[Start of section]
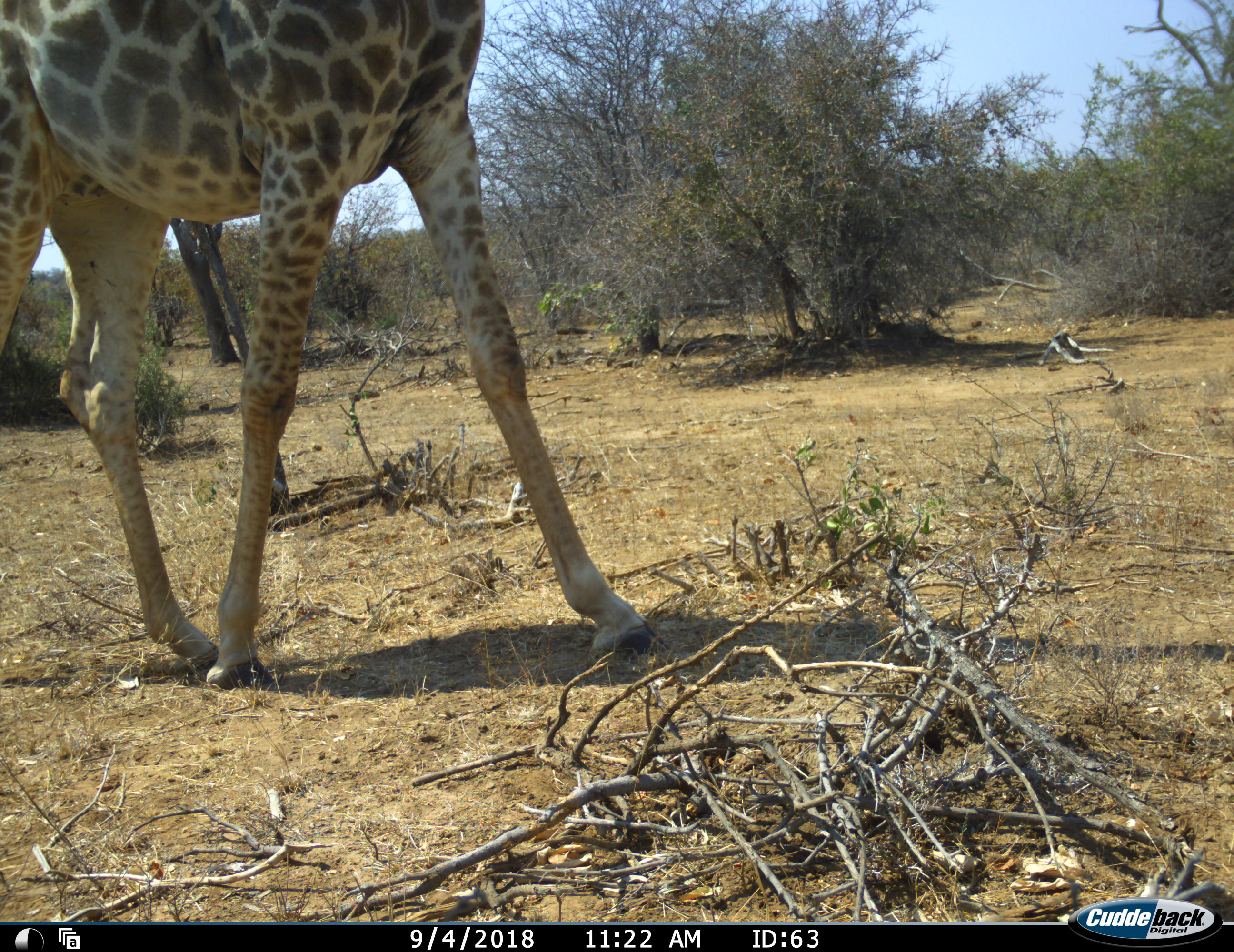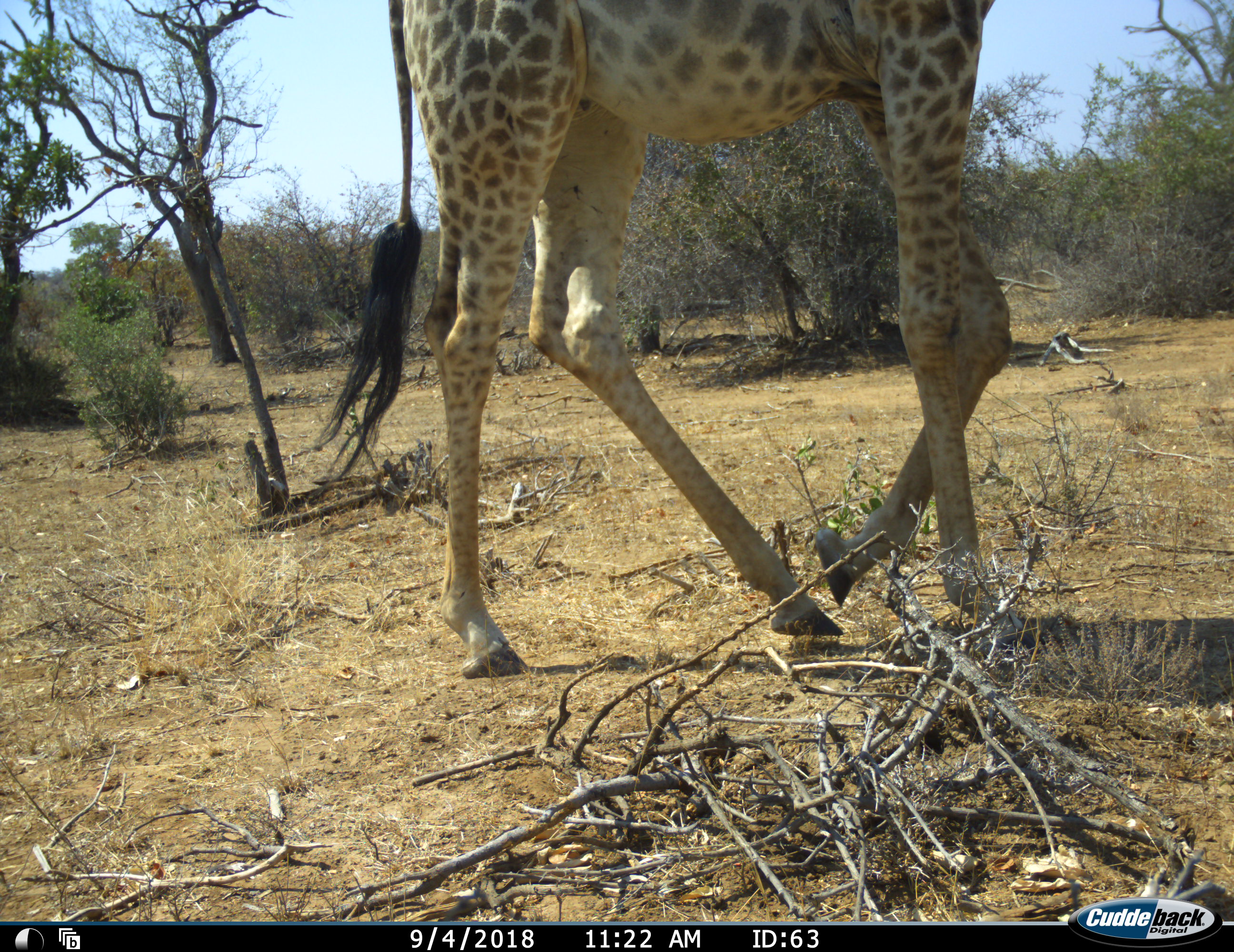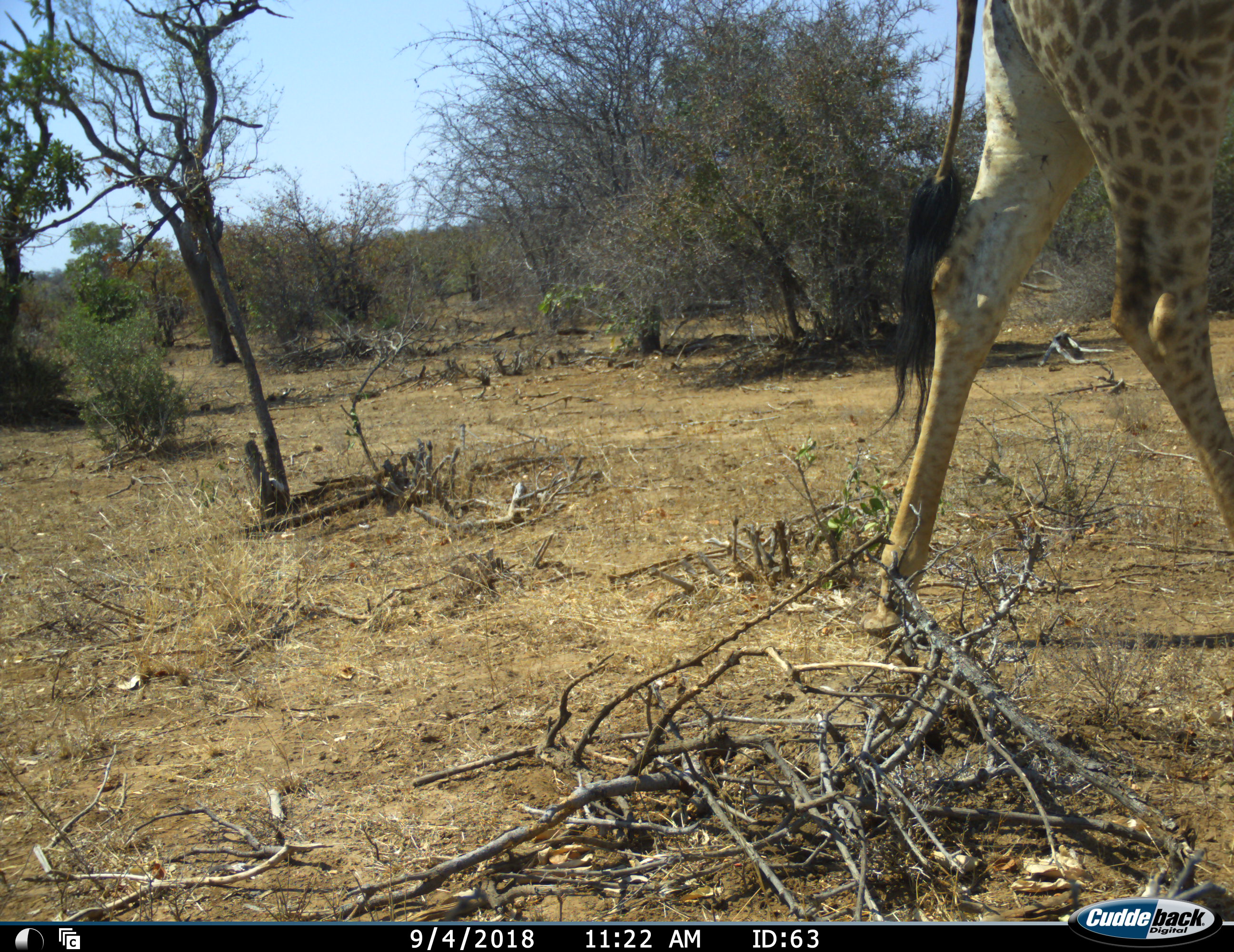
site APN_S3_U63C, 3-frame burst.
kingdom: Animalia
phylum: Chordata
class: Mammalia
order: Artiodactyla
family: Giraffidae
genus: Giraffa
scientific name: Giraffa camelopardalis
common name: giraffe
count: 1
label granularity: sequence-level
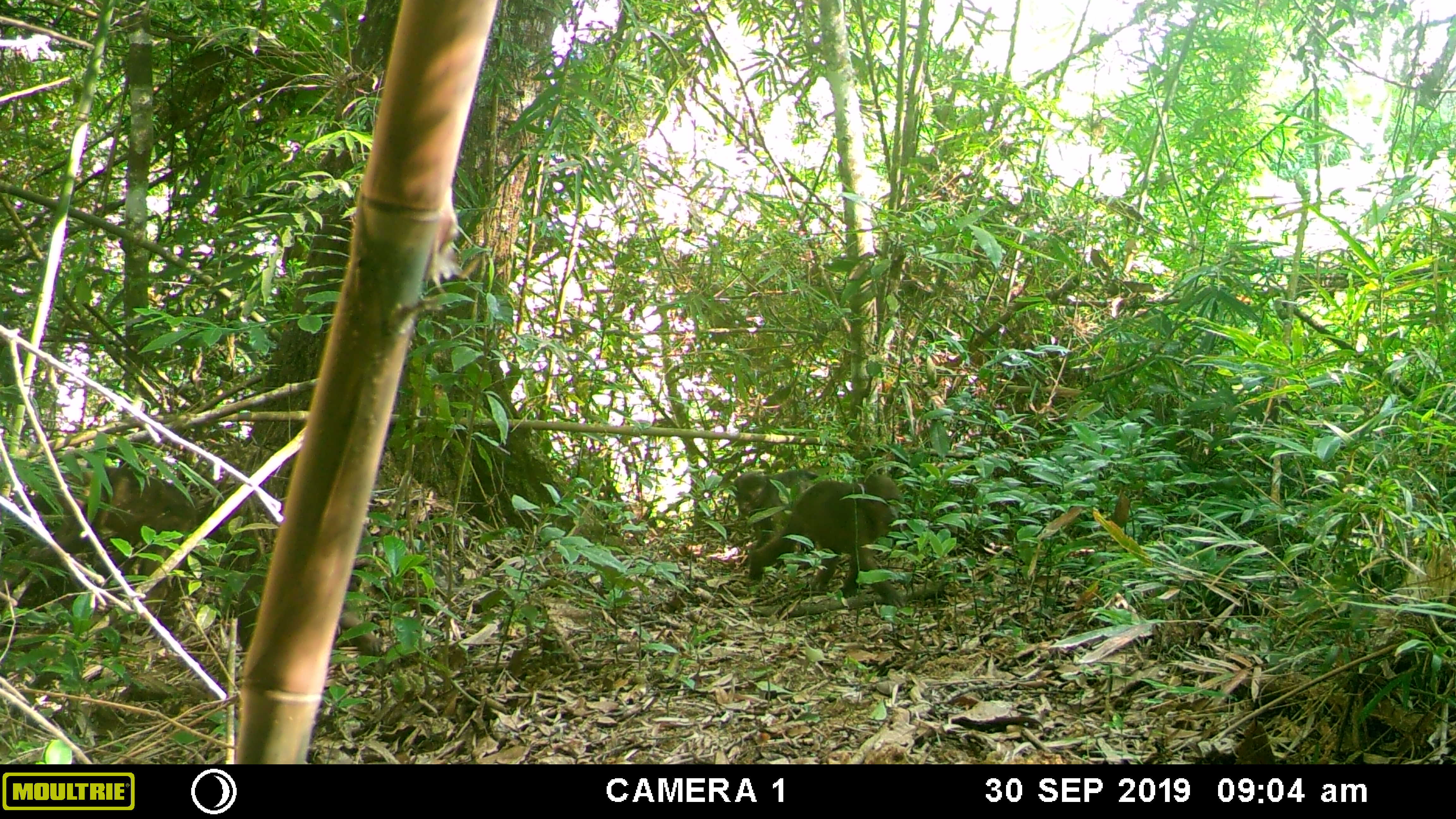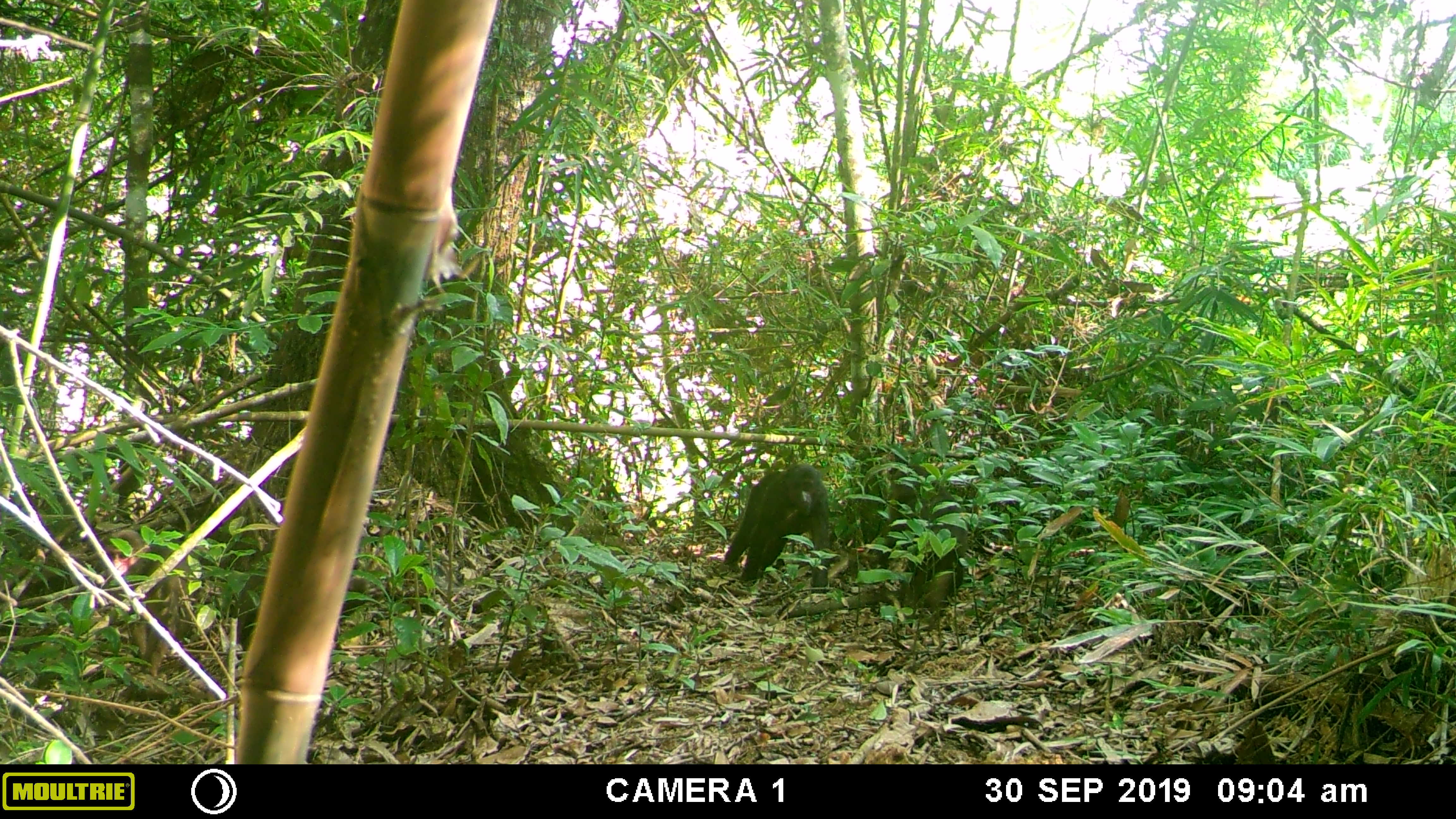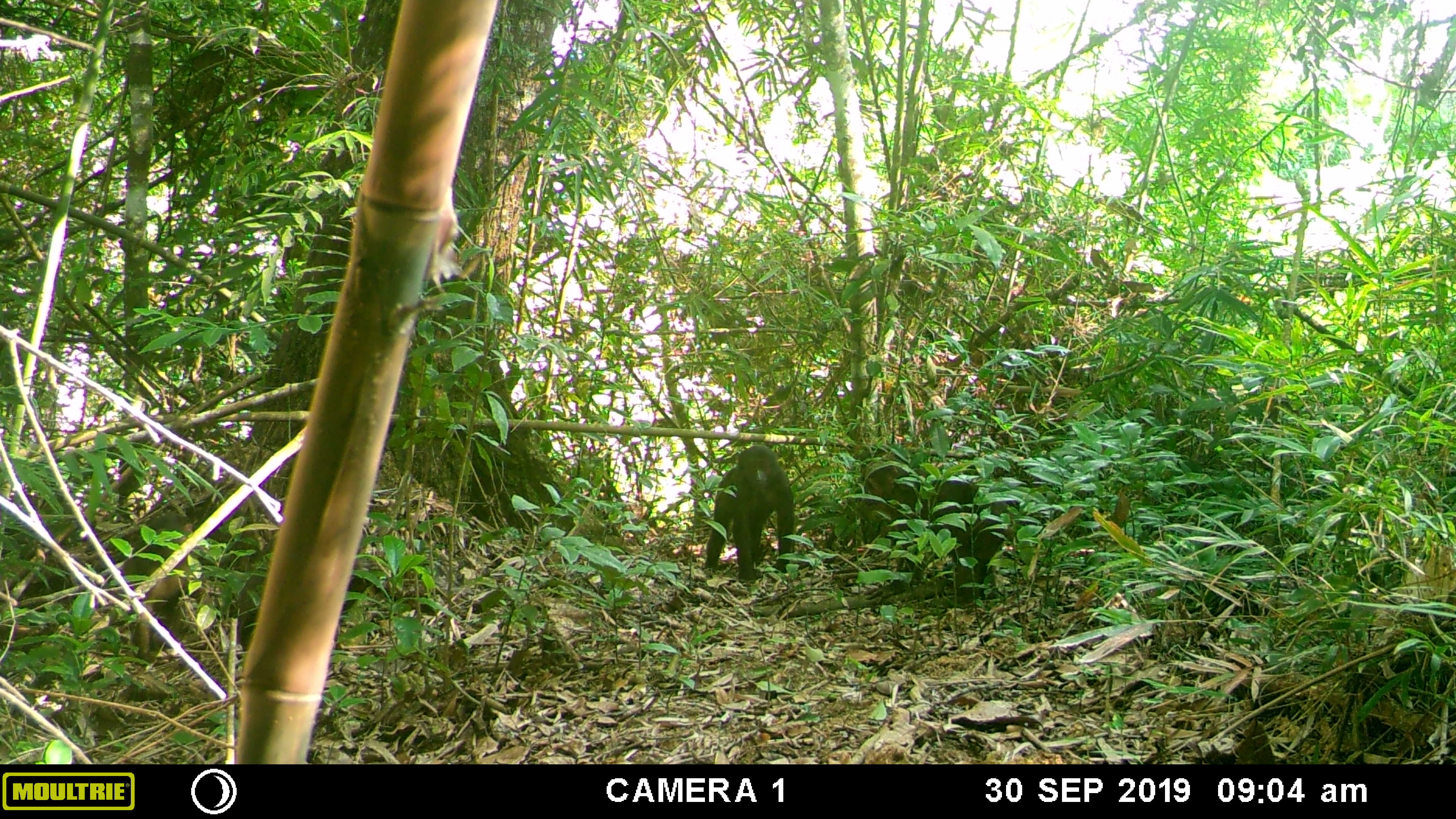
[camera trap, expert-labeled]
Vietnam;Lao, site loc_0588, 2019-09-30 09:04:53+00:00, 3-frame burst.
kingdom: Animalia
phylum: Chordata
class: Mammalia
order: Primates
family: Cercopithecidae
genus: Macaca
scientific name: Macaca arctoides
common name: stump-tailed macaque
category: stump tailed macaque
Stump tailed macaque (stump-tailed macaque) (Macaca arctoides). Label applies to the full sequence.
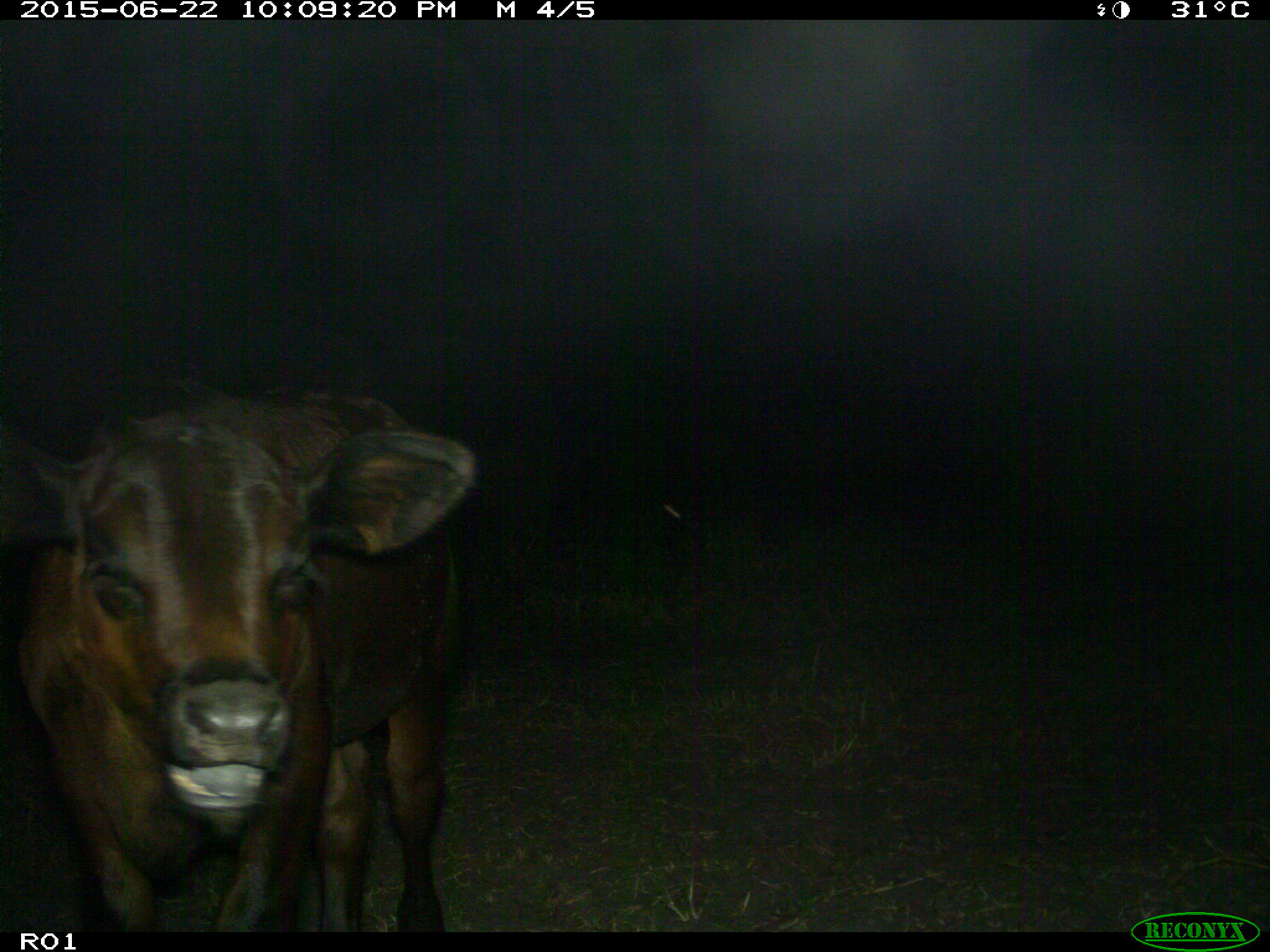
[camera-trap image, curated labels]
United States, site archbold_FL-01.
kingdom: Animalia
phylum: Chordata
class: Mammalia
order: Artiodactyla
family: Bovidae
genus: Bos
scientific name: Bos taurus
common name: domestic cow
Bos taurus (domestic cow).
[End of section]
ACTIVITY: Output each line of the listing above that has "frame".

YOUR RESPONSE:
site APN_S3_U63C, 3-frame burst.
Vietnam;Lao, site loc_0588, 2019-09-30 09:04:53+00:00, 3-frame burst.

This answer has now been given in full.